---- DOKUMEN SUMBER
Keempat, tidak adanya training jurnalistik (btw, pekerja infotainmen termasuk jurnalis bukan yaa?) membuat wawasan kita tentang etika profesi dan aturan peliputan menjadi nihil. Kita seperti anak-anak yang langsung diterjunkan ke lapangan tanpa pengetahuan sama sekali.

Kelima, infotainmen tetaplah disebut berita gosip, yang kendati berating lebih tinggi dibanding berita politik, sosial budaya etc. Tapi tetap dianggap ”berita sampah” oleh para pengamat media, tokoh masyarakat, praktisi pendidikan. Yang dianggap hanya merusak moral masyarakat dan tidak mencerdaskan.

Terjepit diantara kebanggan diri dan penilaian miring orang lain, seringkali membuat kita kehilangan akal sehat saat melakukan peliputan, dan mungkin hal ini masih berlaku hingga sekarang. Ketidaktahuan tentang etika profesi jurnalistik ditambah tuntutan rumah produksi untuk selalu mendapat gosip terpanas, membuat kita terkadang harus menghalalkan segala cara untuk mendapatkan berita. Dan inilah yang menurut saya melatarbelakangi seringnya terjadi benturan tidak etis dalam peliputan.
--------
---- DATA TINJAUAN
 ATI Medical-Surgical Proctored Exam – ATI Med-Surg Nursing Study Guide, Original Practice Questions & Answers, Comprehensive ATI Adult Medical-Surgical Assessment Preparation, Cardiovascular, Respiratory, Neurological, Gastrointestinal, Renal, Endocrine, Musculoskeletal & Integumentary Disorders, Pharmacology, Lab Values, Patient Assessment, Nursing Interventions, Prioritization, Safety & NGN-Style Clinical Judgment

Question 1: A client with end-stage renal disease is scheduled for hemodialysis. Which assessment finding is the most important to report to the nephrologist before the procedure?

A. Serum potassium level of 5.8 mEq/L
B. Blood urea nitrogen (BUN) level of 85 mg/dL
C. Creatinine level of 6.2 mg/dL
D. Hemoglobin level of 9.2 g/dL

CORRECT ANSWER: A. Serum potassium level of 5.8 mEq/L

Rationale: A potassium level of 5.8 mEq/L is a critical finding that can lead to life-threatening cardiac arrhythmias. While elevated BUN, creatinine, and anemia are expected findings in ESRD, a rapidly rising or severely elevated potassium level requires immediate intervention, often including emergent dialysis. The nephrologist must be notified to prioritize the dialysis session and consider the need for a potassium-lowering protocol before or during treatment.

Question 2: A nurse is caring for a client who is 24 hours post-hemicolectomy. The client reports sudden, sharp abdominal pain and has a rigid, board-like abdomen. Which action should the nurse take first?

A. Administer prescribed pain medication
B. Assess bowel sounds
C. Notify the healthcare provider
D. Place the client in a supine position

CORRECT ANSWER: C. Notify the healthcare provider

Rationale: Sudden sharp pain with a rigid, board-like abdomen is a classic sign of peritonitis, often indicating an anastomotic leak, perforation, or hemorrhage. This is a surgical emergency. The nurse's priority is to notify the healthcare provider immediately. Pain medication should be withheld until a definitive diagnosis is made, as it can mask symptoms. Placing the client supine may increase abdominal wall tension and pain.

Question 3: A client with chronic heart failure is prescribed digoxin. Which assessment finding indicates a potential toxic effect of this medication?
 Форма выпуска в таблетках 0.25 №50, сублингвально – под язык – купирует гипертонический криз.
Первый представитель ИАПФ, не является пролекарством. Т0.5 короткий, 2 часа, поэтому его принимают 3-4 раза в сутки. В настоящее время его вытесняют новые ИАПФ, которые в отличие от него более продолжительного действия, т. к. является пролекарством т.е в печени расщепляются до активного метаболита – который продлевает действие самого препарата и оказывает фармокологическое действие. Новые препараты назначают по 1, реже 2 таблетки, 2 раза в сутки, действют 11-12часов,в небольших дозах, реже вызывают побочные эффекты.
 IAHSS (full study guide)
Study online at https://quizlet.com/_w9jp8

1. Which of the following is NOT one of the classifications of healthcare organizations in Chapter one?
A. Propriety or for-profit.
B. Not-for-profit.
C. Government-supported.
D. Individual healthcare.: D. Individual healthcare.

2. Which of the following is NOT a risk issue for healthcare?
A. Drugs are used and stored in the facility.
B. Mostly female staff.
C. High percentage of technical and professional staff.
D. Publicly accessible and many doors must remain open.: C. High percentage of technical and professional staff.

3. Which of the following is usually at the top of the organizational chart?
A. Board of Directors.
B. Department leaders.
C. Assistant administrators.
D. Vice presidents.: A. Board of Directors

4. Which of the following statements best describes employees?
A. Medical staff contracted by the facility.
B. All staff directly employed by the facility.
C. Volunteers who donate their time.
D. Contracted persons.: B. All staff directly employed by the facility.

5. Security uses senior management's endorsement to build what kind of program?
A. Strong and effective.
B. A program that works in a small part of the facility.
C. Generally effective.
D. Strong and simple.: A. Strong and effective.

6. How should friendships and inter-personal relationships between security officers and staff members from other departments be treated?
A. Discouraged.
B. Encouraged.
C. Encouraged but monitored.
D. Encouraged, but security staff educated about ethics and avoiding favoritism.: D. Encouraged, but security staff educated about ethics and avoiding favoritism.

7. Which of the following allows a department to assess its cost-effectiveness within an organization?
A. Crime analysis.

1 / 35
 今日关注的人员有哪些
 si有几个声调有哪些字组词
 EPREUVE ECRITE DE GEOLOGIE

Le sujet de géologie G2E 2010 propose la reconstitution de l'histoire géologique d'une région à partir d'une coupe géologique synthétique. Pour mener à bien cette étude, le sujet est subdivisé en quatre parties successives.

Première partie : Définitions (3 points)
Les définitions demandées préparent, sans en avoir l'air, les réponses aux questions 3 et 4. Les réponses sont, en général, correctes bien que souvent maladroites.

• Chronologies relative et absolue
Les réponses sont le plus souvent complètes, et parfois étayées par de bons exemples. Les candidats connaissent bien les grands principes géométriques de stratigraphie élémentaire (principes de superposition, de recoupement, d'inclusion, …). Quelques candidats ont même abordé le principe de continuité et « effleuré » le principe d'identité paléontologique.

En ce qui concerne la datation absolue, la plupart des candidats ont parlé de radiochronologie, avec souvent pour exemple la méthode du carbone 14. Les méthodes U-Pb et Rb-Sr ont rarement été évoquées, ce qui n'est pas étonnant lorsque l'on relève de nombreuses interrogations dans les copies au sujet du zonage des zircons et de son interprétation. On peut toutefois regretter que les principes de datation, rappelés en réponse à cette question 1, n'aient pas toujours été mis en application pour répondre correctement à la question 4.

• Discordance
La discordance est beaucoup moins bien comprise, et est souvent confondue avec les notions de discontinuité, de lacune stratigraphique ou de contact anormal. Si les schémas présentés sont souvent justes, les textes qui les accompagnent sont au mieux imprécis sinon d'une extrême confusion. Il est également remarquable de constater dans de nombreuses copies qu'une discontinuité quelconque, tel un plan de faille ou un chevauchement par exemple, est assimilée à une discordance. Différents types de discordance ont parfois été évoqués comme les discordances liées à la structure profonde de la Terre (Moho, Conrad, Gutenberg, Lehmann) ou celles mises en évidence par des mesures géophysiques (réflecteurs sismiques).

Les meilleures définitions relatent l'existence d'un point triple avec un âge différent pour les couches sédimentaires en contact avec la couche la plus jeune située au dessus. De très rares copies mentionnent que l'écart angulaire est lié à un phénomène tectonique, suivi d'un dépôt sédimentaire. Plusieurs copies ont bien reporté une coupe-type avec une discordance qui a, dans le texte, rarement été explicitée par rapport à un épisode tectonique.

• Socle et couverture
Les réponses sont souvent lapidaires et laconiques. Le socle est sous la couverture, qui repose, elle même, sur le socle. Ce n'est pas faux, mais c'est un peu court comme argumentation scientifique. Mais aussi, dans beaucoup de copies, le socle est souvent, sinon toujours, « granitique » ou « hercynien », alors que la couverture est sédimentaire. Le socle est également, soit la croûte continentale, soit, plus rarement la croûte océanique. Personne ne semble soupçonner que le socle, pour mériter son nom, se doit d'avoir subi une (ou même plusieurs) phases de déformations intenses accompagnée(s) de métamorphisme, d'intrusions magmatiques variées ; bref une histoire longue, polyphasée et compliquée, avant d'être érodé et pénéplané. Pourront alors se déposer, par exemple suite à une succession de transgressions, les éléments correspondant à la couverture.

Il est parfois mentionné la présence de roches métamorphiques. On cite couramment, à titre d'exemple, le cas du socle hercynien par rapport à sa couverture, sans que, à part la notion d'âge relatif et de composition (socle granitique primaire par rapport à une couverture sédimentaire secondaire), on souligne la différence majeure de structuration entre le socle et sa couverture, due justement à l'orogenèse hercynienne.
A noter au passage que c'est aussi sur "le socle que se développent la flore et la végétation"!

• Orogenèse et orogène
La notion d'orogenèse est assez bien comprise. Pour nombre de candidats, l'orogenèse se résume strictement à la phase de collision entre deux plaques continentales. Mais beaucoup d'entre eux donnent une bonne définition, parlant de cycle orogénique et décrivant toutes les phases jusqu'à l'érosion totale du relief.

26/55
--------
TUGAS ANDA:
Jawab pertanyaan berikut berdasarkan tulisan tentang infotainmen di atas.
1. Apa akibat tidak adanya training jurnalistik terhadap wawasan para pekerja infotainmen?
2. Siapa saja yang menganggap infotainmen sebagai "berita sampah"?
3. Selain ketidaktahuan tentang etika profesi jurnalistik, apa yang membuat mereka terkadang harus menghalalkan segala cara untuk mendapatkan berita?

HASIL LATIHAN:
1. Wawasan tentang etika profesi dan aturan peliputan menjadi nihil.
2. Para pengamat media, tokoh masyarakat, dan praktisi pendidikan.
3. Tuntutan rumah produksi untuk selalu mendapat gosip terpanas.